- [TASK INSTRUCTIONS]:
Rewrite the records as a JSON list of strings, one string per line and blank lines omitted, covering only the lines between the one containing "How far is crop(70, 138, 109, 172): main" and the one containing "3.86 meters", inclusive.

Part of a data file
- - - - -

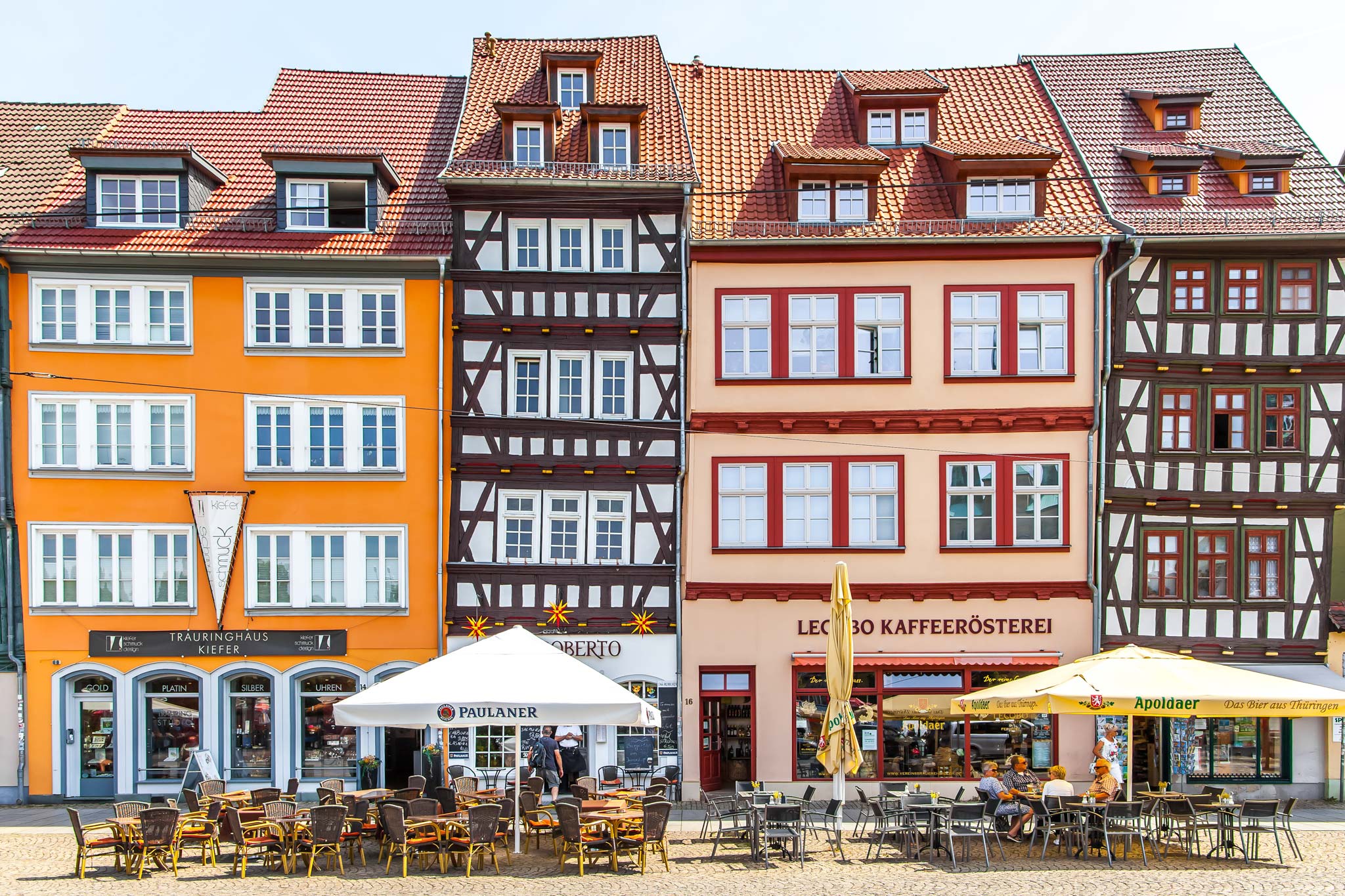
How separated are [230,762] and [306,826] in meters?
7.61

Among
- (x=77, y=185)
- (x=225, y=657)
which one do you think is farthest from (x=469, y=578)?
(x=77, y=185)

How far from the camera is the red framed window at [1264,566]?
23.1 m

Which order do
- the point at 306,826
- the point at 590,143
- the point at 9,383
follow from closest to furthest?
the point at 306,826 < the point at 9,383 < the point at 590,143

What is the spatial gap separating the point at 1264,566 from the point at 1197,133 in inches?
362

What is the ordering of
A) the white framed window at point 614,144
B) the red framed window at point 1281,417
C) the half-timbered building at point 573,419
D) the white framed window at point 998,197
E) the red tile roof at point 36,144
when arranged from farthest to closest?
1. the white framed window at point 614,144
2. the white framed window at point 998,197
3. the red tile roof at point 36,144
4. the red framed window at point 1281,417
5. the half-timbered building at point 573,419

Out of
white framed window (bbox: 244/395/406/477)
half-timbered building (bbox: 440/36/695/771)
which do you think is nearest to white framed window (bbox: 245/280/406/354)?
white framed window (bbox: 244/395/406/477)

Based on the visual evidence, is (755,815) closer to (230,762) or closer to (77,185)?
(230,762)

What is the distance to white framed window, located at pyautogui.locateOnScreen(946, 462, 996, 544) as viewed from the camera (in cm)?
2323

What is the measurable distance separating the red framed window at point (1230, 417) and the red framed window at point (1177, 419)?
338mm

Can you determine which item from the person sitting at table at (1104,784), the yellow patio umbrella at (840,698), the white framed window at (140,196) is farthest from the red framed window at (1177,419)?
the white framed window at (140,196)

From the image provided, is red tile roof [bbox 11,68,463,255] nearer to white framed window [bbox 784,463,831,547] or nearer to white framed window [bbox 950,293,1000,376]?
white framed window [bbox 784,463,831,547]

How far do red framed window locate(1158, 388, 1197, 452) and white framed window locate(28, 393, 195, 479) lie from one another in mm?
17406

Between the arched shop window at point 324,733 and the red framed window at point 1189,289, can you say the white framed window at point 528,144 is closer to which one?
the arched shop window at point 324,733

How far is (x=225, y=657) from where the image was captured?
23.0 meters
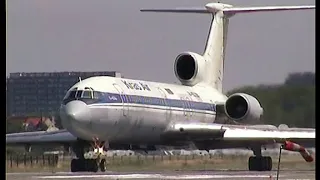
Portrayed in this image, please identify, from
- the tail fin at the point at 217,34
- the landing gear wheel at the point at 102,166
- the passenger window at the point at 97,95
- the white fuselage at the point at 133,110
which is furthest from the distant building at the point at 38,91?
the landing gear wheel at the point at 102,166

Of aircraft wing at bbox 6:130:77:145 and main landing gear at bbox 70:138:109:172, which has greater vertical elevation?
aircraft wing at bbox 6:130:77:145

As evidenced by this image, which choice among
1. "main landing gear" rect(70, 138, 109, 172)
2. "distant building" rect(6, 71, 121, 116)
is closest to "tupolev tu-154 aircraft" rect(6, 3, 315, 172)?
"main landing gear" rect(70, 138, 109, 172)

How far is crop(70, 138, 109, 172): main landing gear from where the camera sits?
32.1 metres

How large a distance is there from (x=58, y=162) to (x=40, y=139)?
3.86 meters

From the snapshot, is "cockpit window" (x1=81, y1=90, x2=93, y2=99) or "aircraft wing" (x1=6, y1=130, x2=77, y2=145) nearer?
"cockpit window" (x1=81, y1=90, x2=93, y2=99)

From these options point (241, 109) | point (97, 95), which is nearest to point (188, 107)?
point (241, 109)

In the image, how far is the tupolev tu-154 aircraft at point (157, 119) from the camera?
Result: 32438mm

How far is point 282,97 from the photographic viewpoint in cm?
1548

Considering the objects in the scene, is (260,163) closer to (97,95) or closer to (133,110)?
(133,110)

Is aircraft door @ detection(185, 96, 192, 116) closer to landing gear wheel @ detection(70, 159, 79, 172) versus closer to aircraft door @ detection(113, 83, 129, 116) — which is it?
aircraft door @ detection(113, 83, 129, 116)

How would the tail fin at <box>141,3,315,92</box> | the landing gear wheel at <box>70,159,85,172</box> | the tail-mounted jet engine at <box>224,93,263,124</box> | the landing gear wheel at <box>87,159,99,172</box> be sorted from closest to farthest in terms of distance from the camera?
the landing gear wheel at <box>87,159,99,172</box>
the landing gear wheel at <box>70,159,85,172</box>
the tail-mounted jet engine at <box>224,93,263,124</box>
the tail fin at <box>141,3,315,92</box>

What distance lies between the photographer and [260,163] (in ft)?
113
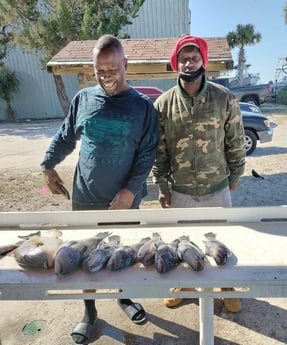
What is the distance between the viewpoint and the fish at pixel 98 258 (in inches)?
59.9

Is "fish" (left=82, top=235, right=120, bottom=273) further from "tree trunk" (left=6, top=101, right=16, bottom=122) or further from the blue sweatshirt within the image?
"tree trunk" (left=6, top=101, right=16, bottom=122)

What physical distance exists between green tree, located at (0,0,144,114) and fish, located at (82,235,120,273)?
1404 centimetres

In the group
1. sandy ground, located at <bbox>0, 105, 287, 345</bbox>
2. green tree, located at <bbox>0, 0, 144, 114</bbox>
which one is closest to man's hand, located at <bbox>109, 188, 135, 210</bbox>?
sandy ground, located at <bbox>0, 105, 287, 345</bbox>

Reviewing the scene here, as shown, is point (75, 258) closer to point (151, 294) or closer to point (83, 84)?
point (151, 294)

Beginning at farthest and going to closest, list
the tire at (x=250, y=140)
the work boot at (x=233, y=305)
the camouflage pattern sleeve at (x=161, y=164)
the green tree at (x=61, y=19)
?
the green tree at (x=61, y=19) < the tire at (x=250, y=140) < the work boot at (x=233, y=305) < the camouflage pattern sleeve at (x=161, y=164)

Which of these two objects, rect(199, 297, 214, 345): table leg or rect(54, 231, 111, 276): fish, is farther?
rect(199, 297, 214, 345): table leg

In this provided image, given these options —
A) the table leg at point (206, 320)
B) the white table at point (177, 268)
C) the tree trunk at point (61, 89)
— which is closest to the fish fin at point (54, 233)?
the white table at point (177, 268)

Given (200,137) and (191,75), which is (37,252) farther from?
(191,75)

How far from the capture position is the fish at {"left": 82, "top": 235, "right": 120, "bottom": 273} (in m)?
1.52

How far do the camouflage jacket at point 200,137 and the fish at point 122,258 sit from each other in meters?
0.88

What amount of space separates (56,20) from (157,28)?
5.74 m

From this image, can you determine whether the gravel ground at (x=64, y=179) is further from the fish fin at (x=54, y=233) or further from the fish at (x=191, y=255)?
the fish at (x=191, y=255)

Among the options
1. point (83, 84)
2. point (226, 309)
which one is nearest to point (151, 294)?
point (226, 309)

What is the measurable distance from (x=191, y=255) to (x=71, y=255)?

- - - - -

- [COMPLETE RESPONSE]:
[
  "How far is crop(70, 138, 109, 172): main landing gear from where the camera sits?",
  "32.1 metres",
  "How large a distance is there from (x=58, y=162) to (x=40, y=139)?",
  "3.86 meters"
]